Selon la Banque Mondiale, c’est là qu’interviennent les bailleurs de fonds du développement, qui peuvent compenser les coûts supplémentaires induits par la transition en apportant des capitaux concessionnels pour les compagnies d’électricité et en fournissant des instruments d’atténuation des risques pour les investisseurs privés.
« Plus on attendra, plus il sera difficile pour les compagnies d’électricité de proposer à leurs usagers une électricité d’un prix abordable, fiable et durable. Celles qui sont bien gérées et bien réglementées, qui évoluent dans un environnement favorable, vont réussir à fournir une électricité propre et abordable et à répondre aux besoins d’une clientèle toujours plus nombreuse tout en obtenant un retour sur investissement satisfaisant.
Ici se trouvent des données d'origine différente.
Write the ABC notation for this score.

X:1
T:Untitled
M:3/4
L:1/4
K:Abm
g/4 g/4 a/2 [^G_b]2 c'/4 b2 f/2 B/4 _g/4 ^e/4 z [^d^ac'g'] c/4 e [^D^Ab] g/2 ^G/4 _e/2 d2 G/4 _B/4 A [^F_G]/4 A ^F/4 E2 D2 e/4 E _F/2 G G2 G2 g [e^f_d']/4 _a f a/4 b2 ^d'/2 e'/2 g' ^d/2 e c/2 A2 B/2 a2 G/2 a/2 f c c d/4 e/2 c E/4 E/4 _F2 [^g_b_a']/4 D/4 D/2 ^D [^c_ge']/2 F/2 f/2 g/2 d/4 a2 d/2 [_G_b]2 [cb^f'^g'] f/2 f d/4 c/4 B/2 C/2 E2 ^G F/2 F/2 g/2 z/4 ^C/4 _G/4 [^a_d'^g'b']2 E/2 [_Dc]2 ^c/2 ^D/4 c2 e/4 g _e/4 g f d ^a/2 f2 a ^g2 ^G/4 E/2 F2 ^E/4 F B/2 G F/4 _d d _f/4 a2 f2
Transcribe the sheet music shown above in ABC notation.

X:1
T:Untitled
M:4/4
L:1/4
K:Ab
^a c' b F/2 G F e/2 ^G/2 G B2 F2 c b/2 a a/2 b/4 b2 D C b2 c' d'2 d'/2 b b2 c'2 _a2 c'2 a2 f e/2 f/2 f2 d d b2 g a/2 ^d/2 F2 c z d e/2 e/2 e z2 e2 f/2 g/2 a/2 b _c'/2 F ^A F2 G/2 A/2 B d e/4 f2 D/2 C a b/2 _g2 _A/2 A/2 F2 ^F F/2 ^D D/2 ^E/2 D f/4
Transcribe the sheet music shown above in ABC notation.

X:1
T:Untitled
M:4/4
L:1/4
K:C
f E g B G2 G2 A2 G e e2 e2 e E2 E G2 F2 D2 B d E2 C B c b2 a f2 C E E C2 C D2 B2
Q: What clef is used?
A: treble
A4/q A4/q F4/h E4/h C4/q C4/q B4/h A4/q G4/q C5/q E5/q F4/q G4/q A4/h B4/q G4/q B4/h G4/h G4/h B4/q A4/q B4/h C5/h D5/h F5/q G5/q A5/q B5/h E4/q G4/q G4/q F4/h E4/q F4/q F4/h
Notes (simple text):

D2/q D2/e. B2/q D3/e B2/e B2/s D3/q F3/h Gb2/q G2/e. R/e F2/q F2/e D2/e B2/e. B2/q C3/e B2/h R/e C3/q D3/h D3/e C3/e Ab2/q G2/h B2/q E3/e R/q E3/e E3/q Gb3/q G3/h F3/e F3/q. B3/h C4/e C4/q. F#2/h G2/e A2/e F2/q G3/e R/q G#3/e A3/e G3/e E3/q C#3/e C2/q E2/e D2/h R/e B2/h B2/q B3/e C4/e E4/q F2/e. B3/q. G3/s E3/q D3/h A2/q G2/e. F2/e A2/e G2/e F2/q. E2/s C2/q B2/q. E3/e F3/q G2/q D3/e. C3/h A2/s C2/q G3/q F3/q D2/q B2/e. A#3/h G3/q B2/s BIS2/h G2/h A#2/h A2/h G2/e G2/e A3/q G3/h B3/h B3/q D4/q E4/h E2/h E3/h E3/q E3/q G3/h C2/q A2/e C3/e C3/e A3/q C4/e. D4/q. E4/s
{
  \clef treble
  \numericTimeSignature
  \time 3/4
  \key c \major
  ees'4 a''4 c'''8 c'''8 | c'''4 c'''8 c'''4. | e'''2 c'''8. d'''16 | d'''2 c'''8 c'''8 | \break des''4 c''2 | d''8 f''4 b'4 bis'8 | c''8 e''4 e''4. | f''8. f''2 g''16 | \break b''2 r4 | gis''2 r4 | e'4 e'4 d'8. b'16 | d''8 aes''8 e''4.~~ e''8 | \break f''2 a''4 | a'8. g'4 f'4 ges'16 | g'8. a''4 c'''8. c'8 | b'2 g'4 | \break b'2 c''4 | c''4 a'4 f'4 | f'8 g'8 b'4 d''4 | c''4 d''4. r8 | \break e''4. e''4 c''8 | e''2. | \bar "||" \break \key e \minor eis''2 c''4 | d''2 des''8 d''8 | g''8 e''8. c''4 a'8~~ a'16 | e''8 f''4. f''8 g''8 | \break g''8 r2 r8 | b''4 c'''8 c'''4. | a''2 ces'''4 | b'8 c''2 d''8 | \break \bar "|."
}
En revanche, la situation sera de plus en plus critique pour celles qui ne sont pas en mesure de recouvrer leurs coûts, qui opèrent dans un environnement politique et réglementaire imprévisible et qui manquent de capacités managériales et techniques, compromettant ainsi l’atteinte des objectifs de décarbonation et d’accès universel. L’importance que revêtent les compagnies d’électricité pour atteindre les objectifs de transition énergétique et d’accès universel n’a pas reçu ce jour toute l’attention qu’elle mérite », poursuit la source.
Toujours d’après la Banque Mondiale, en venant combler cette lacune, notre nouveau rapport intitulé Le lien essentiel : Donner aux compagnies d’électricité les moyens d’assurer la transition énergétique se veut un appel à l’action en direction des décideurs publics, des organismes de régulation, des compagnies d’électricité elles-mêmes et des bailleurs de fonds. Il est urgent d’agir maintenant pour améliorer la viabilité des compagnies d’électricité et pour réaliser nos objectifs mondiaux sur le double front de l’énergie et du développement.